Location
- Glanmor Road Swansea, West Glamorgan United Kingdom

Information
- Established: 1922
- Closed: 1972
- Local authority: Swansea
- Headmistress: Hilda Hunt
- Gender: Girls
- Age: 11 to 18
- Houses: Girton, Lady Margaret, Newnham, Somerville, St Hilda's, St Hugh's and St David's
- Colours: Green, Gold and Navy

= Glanmôr School =

Glanmôr School was a secondary school in Swansea in south Wales, founded as Glanmor Central School for boys and girls in 1922 and closed by merger with Bishop Gore Comprehensive School for Boys in 1972. "Glanmôr", or "Glan y Môr", means "seaside" in English. It was situated on Glanmor Hill in Uplands in wooden ex-army buildings. As a central school it had a status between secondary and elementary until 1930, when it was defined as a secondary school. The buildings were requisitioned for the US army during the Second World War, and the boys' school closed in 1941. The girls' school continued as a grammar school until 1972. When the presence of high alumina cement in support structures of other Swansea schools caused their closure in 1974, its buildings were re-used by Olchfa Comprehensive School for two years. The site was cleared in August 1989 and replaced with housing, with the new streets named after some of the school's houses.

== History ==
=== Central school ===
The central school opened 3 April 1922 for boys and girls on the site of Cwmgwyn Farm. It was Swansea's first central school, midway between an elementary and secondary school. The single story buildings were wooden demountables, brought as World War One military surplus from Salisbury Plain. The rooms were arranged in a rectangle, with each linked by an open veranda, and this side could be opened completely in summer.
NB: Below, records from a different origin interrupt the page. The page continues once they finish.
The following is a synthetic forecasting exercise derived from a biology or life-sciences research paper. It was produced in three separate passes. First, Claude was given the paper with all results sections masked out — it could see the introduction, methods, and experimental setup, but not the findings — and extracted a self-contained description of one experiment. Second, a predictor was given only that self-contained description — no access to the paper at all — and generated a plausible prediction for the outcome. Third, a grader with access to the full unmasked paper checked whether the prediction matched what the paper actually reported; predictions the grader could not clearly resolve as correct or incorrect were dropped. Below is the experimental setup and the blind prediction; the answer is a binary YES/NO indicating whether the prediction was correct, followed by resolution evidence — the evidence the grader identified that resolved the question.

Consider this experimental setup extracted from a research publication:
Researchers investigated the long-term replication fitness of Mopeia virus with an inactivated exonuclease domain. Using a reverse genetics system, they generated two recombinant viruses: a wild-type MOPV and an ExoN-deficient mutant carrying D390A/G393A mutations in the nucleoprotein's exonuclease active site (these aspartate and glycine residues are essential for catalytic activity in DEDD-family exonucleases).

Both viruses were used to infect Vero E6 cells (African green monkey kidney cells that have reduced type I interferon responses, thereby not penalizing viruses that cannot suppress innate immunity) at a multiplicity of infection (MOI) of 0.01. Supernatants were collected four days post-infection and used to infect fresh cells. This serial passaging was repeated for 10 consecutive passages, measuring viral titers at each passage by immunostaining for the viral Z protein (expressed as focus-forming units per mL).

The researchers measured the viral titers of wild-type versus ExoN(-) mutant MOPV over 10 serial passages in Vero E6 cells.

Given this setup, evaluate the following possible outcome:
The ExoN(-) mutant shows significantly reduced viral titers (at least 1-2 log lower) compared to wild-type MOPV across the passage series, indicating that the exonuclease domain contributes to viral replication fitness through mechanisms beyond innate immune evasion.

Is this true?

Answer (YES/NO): YES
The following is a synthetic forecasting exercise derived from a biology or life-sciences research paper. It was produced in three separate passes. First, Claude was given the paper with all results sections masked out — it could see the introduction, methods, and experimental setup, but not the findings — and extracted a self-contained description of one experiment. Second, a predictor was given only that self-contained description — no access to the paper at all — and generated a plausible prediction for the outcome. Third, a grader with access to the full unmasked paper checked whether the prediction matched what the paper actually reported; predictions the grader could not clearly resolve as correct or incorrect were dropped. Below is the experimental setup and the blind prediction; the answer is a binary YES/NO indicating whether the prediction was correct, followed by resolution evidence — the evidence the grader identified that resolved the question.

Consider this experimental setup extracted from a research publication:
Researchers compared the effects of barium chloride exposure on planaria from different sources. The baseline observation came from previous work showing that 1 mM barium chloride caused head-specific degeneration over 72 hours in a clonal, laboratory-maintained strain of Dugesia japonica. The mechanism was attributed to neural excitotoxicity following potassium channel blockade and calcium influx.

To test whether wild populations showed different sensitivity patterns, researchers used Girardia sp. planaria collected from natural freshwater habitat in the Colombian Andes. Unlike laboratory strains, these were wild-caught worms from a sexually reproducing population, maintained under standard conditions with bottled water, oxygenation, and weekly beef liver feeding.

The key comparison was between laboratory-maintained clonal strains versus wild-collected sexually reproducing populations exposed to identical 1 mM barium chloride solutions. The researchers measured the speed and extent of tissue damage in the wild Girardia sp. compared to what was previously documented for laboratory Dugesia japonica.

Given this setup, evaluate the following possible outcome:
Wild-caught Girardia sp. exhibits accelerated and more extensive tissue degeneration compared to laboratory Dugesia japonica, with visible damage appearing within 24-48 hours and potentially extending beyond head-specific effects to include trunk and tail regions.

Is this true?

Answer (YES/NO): NO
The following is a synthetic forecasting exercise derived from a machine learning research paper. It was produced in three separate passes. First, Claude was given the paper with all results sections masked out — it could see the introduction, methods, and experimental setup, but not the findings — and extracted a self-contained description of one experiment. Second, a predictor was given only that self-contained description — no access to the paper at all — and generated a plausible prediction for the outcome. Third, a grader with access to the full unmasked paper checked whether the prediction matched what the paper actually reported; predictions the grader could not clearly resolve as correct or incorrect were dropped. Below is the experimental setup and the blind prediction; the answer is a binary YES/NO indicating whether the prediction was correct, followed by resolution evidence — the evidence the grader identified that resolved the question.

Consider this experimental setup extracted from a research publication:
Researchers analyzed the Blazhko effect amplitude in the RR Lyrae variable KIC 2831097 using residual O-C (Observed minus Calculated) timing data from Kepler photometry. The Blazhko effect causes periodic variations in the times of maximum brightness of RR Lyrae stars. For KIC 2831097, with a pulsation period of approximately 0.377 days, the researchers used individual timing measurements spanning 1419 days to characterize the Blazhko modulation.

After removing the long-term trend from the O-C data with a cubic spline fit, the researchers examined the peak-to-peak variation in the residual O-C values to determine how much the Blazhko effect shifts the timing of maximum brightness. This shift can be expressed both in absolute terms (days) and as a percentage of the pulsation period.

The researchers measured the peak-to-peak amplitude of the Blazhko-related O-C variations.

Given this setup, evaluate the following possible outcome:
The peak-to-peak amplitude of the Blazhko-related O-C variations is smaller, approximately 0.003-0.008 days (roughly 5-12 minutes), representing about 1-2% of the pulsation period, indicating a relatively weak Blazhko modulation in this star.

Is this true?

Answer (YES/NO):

Cloakrooms between rooms gave access to the large central space. The rooms were called 'the cowsheds' by the pupils of other schools. The first head of the girls' school was Clara Neal, formerly head of Terrace Road School, who became the President of the National Union of Women Teachers. She retired in 1930 at the time that Glanmor became a full secondary school.

=== Secondary school ===
In 1930 Glanmor became a full secondary school. There was a Glanmor Boys' School, closed 1941 and Glanmor Girls' School on adjacent sites. During the Second World War from 1940, the buildings were used by the military, and the children attended Oxford Street School. This was damaged during the 1941 Swansea Blitz, and the boys' school was closed. Only the girls returned when it resumed use as a school after the war. They also occupied the space previously used by the boys' school.

=== Grammar school ===
From 1945 to 1970 the school was Glanmor Grammar School for Girls, one of two grammar schools for girls within the town. There were four classes in each of Years 1–5 (North, South, East and West; previously S, R, Q and P) as well as Upper and Lower Sixth Forms. New buildings were put up for science, art and music.

=== Comprehensive ===
It became a Senior Comprehensive School for Girls in 1970, when Swansea switched to the comprehensive education system. There were 898 girls enrolled. In 1971, it was merged with the (then) Bishop Gore Senior Boys Comprehensive in Sketty, although the girls and boys remained at the separate sites. In autumn 1972, when new buildings were completed, the girls moved to the Bishop Gore site as Bishop Gore Co-educational Comprehensive school.

== School site today ==
The buildings were used by Olchfa Comprehensive School while it had to close between 1974 and 1976 while high alumina cement used during its construction was removed. They were also used as an annex by Gorseinon College of Further Education. In the early 1980s there were proposals within the local education authority to use the site for a Welsh-medium 11 – 13 or 11 – 16 comprehensive school for West Glamorgan but these were not carried out. The buildings were demolished in 1989 and housing built on the site.

== Alumni ==
Notable Old Boys and Girls include:
- Lesley Chamberlain, author
- Sue Griffith, (1953–2011) Head, Fine Art and Contextual Studies, Swansea Metropolitan University
- Anne Haden, Chair of Friends of Cwmdonkin Park, previously Director Dylan Thomas Birthplace
- Hugh Rees, MP Swansea West 1959–64
- Alexandra Roe, Director Attic Gallery for contemporary art, Swansea
- Liz Slade, Director Swansea Young Single Homeless Project
- Hilary Walker, (at Glanmor 1959 – 1966) Co-founder Wonder Years Centre of Excellence in the Gambia
- Thelma Wheatley, author and campaigner, past president Autism Society of Toronto, Canada
- C. Anne Wilson (1927–2023) University librarian and food historian.